ТЕКСТ ДЛЯ ЧТЕНИЯ →
Что такое идея и как она «работает»? - Иван Андреянович Филатов
Шрифт:
Интервал:
Закладка:
И этот смысл может быть понят и раскрыт только тем интеллектом, который его создал, а не кем-либо посторонним. (Посторонний в принципе не имеет к нему доступа). Вот почему, раскрывая этот смысл, наше сознание буквально вынуждено перевести это идеальное (сгусток смысла) – понятное только ему самому, сознанию – в нечто материальное, понимаемое не только им самим, но и сознаниями остальных членов сообщества (посторонними). И таким материальным, конечно же, являются либо произносимые слова, либо видимые нашим зрением знаки письменности, выражающие смысл новоявленной идеи. Они – как материальные знаки – могут быть восприняты материальными органами наших чувств, а затем представлены в сознание, – опять же в виде идеального (знания) – поняты им и даже помещены в память.
Как видим из изложенного, процесс возникновения новизны есть волнообразный процесс постоянного «перетекания» материально образованного в идеально образованное, а идеально образованного в материально образованное и т. д. (Не напоминает ли это нам нечто квантово-механическое, происходящее на уровне микрочастиц материи, в чем неустанно пытался разобраться Р. Пенроуз, и на что мы уже указывали в начале пункта 2.
В. Вторая тайна, связанная, скорее всего, с первой: есть ли «переходное звено» и что оно собой представляет, если оно все же есть?
Как мы увидим далее, загадочность возникновения нашего продуктивного мышления на тайне самоорганизации нейронов нашего мозга не заканчивается. Она распространяется на поиск так называемого «недостающего» или «переходного» звена в развитии высших приматов в существа разумные. Почему мы так думаем?
По моему мнению, совсем даже не исключено, что мы до тех пор будем искать переходное звено, пока не поймем, что искать его надо не в археологии, не в палеонтологии и не в антропологии, а в нашем мозге, в нашей вдруг возникшей способности создавать идеи. (Как мы вдруг – в какой-то неожиданный для нас момент – создаем идею, так и Природа вдруг – в какой-то момент нашего доисторического развития – наделила одно из своих чад способностью создавать идеи). Она-то, эта способность и послужила «переходным звеном», внедренным – скорее всего, в результате передаваемой по наследству судьбоносной мутации – в повседневную жизнь человекоподобного существа.
Так что «переходное звено» – это весь тот период времени, и все те преобразования в человеческом сообществе, когда эта мутация (и мутации, впоследствии вызванные ею), зародившись в геноме одного человека (Адама или Евы, а скорее, «Митохондриальной Евы»), передавалась в поколениях, закрепляясь и расширяясь вплоть до того времени, как она, подобно пандемии, охватила весь ареал достаточно компактного проживания тех людей, которые, будучи ранее «неразумными», вдруг стали (через поколения) разумными, то есть способными генерировать новые идеи, общаться посредством речи и объединяться в сообщества. Именно отсюда, из этого положения, можно заключить о «взрывном характере» как технологического оснащения человека (орудия охоты, труда и т. д.), так и развития его языка в какой-то период нашего раннего доисторического развития (31).

СОХРАНЁННЫЕ ЗАПИСИ →

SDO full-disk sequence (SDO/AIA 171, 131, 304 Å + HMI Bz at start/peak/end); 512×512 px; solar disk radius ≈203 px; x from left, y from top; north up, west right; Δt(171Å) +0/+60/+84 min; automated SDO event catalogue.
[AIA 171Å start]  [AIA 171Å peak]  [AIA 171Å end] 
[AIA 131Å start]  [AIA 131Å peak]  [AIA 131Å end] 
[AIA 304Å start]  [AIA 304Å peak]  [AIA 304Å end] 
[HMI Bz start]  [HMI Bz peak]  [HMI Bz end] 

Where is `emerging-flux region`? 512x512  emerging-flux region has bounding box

ЗАДАНИЕ 1 → Перечислите все науки, в которых, согласно тексту об идеях и переходном звене, искать это звено не надо.
ЗАДАНИЕ 2 → Продолжите текст об идеях и переходном звене, начав сразу после его последнего предложения.

РЕЗУЛЬТАТ 1 → Археология, палеонтология, антропология.

РЕЗУЛЬТАТ 2 →
Вот почему, как мне представляется, мы ищем переходное звено там, где его никогда не было и в помине. На самом же деле никакого переходного звена – в виде промежуточного сообщества человекоподобных существ – не было, а было пространственно-временное «освоение» и распространение мутации, вдруг возникшей в геноме нашего доразумного предка, приведшей его (в его поколениях) к так называемой разумности, то есть к способности создавать идеи, раскрывать их смысл, говорить и объединяться в сообщества.
Что же касается полной неопределенности в вопросе о том, когда именно и где произошла «взрывная мутация» – в виде появления то ли «гена разума», то ли «гена языка», – то не исключено, что распространение этой мутации во времени и в пространстве могло либо расширяться, либо сужаться в поколениях людей того или иного ареала проживания, что и приводило к постоянной (межвидовой?) конфронтации сообществ, обладающих способностью продуктивно мыслить и ею не обладающих. И не этот ли фактор преобладания «разумности» над «неразумностью» привел к «победе», то есть, в конечном счете, к истреблению последних? Иначе говоря, «взрывная мутация», как можно предположить, однажды возникнув, имела «плавающий характер» своего пространственно-временного распространения по территориям расселения наших древних предков, постоянно воюющих между собой, постоянно вступающих в половые контакты со своими толи близкими, толи далекими сородичами и постоянно передающих или не передающих внове обретенную когда-то генетическую способность продуктивно мыслить.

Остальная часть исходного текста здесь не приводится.